In Schwellen- und Entwicklungsländern muß die Privatwirtschaft mit einer zielgerichteten Strategie in den Entsorgungssektor eingebunden werden

Neben institutionellen Eigenheiten zeichnen sich die meisten Entwicklungsländer auch durch besondere technische Anforderungen aus. Klimatische Besonderheiten, die spezifische Müllzusammensetzung wie zum Beispiel hoher Organikanteil und hohe Abfalldichten, die geringe Zahlungsfähigkeit von Bevölkerungsteilen und gewachsene Wirtschaftsstrukturen machen es nötig, kostengünstige und angepaßte Technologien anzuwenden. Darüber hinaus muß die Projektplanung, insbesondere was Sammelsysteme, Behandlungsanlagen und Deponien betrifft, den lokalen Standards angepaßt werden. Die finanzielle und die technische Zusammenarbeit der Entwicklungsorganisationen tragen wesentlich dazu bei, daß in den Partnerländern nachhaltige Strukturen aufgebaut werden können.

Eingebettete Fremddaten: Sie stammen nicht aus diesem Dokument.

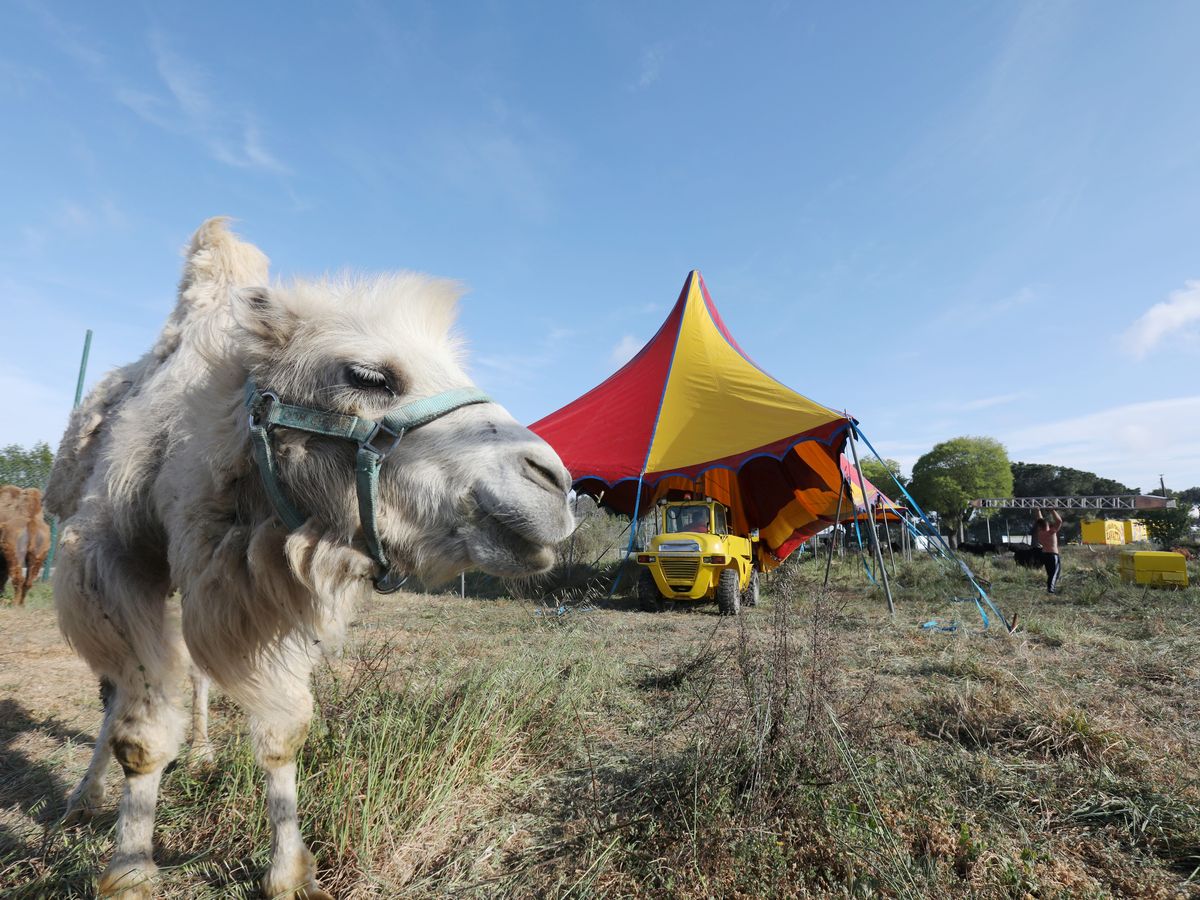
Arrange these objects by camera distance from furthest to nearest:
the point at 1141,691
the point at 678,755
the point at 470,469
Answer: the point at 1141,691, the point at 678,755, the point at 470,469

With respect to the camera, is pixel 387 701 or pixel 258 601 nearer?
pixel 258 601

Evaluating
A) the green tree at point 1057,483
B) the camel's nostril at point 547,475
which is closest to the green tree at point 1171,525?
the green tree at point 1057,483

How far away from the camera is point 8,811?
258 centimetres

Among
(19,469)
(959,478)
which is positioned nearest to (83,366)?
(19,469)

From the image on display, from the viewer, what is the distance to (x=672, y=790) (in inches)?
93.0

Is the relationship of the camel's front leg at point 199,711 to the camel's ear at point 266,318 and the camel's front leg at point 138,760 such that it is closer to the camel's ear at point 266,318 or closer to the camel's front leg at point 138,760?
the camel's front leg at point 138,760

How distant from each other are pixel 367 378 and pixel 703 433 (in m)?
9.05

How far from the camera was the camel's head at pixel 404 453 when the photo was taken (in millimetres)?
1383

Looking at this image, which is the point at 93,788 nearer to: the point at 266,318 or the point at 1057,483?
the point at 266,318

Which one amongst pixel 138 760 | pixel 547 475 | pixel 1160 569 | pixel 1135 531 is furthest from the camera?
pixel 1135 531

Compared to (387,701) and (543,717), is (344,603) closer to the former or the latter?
(387,701)

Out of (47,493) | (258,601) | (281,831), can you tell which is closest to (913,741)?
(281,831)

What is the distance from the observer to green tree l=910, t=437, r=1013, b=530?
4234cm

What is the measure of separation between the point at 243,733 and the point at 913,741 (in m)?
3.35
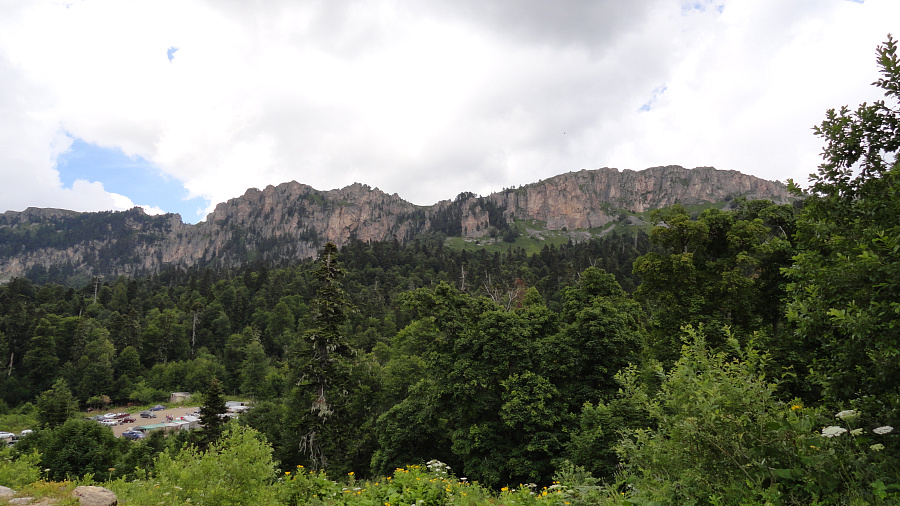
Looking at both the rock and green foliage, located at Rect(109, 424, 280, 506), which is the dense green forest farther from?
the rock

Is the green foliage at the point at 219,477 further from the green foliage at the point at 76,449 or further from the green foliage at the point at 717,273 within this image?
the green foliage at the point at 76,449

Dabei folgt man dem Leitkonzept einer integrierten Abfallwirtschaft, wobei Ansätze zur Kreislaufwirtschaft besonders betont werden. Unterstützt werden vor allem Projekte, die unmittelbar dazu beitragen, daß die Lebenssituation ärmerer Bevölkerungsschichten strukturell verbessert wird. Erfolgreiche Entsorgungsprojekte mit Beteiligung des Privatsektors zeigen, daß bei gegebenen institutionellen und finanziellen Voraussetzungen sowie bei vernünftiger Projektstrukturierung betriebliche und entwicklungspolitische Ziele gleichzeitig erreicht werden können.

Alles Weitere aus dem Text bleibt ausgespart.